Preventing Abuse, Building Conversational Flow

To accelerate development of conversational AI, the Stanford team recently open-sourced Chirpy — hoping, among other progress, that someone extends state-of-the-art “entity linking” methods to work with conversations and supplant the more crude, heuristic-based method Chirpy currently uses to connect ambiguous words to their intended meanings. A conversationally savvy bot needs to know, for example, when it hears the sounds “cold play” in the context of music that the user is actually referring to the band Coldplay.

Two of the team’s discoveries during the challenge have already led them down new avenues of research. One is the observation that a significant portion of users speak abusively to the bot — a pattern that is troubling given that unchecked abuse toward a bot might legitimize similar behavior toward humans in service roles, particularly women and minorities.

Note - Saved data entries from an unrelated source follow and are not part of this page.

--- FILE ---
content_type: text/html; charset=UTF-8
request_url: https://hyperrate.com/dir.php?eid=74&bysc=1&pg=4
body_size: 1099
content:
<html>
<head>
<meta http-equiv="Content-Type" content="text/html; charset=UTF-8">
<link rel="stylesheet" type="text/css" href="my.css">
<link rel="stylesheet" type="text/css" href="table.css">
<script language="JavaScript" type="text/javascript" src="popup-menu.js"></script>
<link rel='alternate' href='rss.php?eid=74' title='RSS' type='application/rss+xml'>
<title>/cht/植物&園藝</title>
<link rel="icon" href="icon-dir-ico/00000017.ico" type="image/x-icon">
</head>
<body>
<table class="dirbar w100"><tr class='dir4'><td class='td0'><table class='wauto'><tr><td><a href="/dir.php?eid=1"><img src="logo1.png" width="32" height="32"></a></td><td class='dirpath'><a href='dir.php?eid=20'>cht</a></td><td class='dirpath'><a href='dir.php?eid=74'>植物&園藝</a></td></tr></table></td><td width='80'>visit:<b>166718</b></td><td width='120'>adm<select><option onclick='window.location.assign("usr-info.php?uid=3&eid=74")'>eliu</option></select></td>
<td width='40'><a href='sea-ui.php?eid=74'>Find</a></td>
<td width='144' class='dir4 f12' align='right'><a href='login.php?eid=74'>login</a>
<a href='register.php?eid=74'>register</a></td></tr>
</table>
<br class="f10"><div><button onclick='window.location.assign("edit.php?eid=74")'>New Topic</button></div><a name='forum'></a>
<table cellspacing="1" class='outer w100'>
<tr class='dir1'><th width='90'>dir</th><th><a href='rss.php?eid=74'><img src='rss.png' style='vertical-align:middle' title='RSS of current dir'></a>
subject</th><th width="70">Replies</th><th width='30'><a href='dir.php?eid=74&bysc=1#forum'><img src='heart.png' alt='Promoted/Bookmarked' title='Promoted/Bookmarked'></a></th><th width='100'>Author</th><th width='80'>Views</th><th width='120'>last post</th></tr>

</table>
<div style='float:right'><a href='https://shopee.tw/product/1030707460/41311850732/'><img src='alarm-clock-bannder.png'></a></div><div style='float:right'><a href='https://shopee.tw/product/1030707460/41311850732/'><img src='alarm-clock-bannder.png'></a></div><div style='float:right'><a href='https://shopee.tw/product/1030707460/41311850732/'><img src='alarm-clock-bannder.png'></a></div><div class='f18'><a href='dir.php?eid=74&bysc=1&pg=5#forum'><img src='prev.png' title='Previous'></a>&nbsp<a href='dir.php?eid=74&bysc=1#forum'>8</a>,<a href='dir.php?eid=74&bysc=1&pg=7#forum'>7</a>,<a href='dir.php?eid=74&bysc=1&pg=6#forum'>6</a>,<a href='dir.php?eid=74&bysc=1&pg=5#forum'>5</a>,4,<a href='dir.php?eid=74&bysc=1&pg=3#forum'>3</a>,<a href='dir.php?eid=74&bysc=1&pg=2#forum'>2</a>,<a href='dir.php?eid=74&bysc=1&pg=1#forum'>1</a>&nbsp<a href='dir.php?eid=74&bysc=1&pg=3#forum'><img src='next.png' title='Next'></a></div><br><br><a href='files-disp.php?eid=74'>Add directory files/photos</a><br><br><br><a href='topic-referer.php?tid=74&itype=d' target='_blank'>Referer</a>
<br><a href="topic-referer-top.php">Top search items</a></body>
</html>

So some of the Stanford teammates have been testing ways for the bot to stop abusive speech, such as steering the conversation to a new topic and calling the user by name.

Another intriguing research direction came from noticing that the bot tended to railroad users down a conversational path, such as forcing users to talk about movies simply because that’s a topic the bot was good at talking about. And some users explicitly chided Chirpy for asking too many questions. These observations led to a new research question: How can social bots encourage users to take more conversational initiative, instead of having the bot commandeer the conversation like an interrogator? “That’s a question we never would have stumbled across had we not seen it happen in real life,” says Paranjape.